V. Veterinary Biologics Manufactured in the United States and imported into Canada
The statement regarding the ingredients of animal origin included under Section II.C. of the OP as required by the United States Department of Agriculture (USDA), Veterinary Services Memorandum No. 800.206 is considered as equivalent for USDA licensed products to the statement mentioned in Section IV.A. above. A copy of the USDA approved OP and the additional supporting documents as listed under items IV.B - IV.E will be required for each veterinary biologic intended for distribution and use in Canada.
VI. Veterinary Biologics Manufactured in Countries other than Canada and the USA
Manufacturers must prepare and provide the information stated in Section IV, and the required documents may be submitted to CFIA-CCVB via the Canadian importer. The Declaration of Compliance and other required documents must be signed by a designated officer of the manufacturer (i.e. head of the regulatory affairs or quality assurance) and not by the Canadian importer. The Canadian importers are requested to communicate this documentation requirement to their manufacturers and coordinate the submission of required documents to CFIA.
VII. Master Seed and Master Cells Established prior to 1986
If some of the information stated in Section IV above is not available for old master seeds and master cells established prior to the first recognized case of BSE in the United Kingdom in November 1986, the manufacturer must conduct a risk assessment and evaluate the significance of the missing information in relation to potential risk of introducing TSE infection. The factors such as country of origin, species and tissue of origin, and target species for the final product should be considered when conducting the risk assessment. A risk assessment in lieu of the missing information may be considered by CFIA-CCVB for old master seeds and master cells, but not for the working seeds and working cells produced after November 1986.
VIII. Veterinary Biologics for Investigational or Emergency Use
When applying for a permit to import veterinary biologics or a permit to release veterinary biologics for investigational or emergency use, the manufacturer must provide supporting documents as described under Section IV of this guideline.

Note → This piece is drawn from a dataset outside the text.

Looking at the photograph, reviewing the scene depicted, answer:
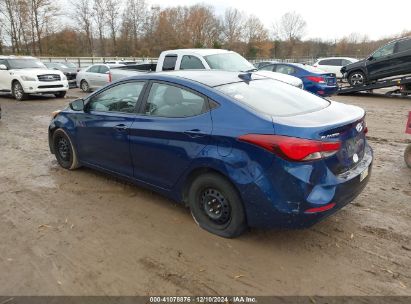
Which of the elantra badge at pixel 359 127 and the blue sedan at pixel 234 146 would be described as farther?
the elantra badge at pixel 359 127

Each application will be evaluated on a case-by-case basis.
A sample text of the Declaration of Compliance
A Declaration of Compliance, printed on company letterhead and signed by a designated officer (i.e., head of regulatory affairs or quality assurance) of the manufacturer should be submitted to the Canadian Centre for Veterinary Biologics of the Canadian Food Inspection Agency.
Declaration of Compliance
Name of the manufacturer:
Assigned name of the product:
Trade name of the product:
CCVB product file number and
USDA product code (if applicable):
This is to confirm that the above veterinary biologic has been prepared and tested in accordance with the Outline of Production, and associated Outlines or Special Outlines filed with the Canadian Centre for Veterinary Biologics of the Canadian Food Inspection Agency. We have examined all the materials of animal origin used in the preparation of this product for their country of origin, species of animal, tissue used, supplier's source and supporting documents. The above product does not contain any Specified Risk Material originating from a country not considered to be free from bovine spongiform encephalopathy. All materials of animal origin used in the above product originated from sources considered to be safe from animal transmissible spongiform encephalopathy infection or contamination.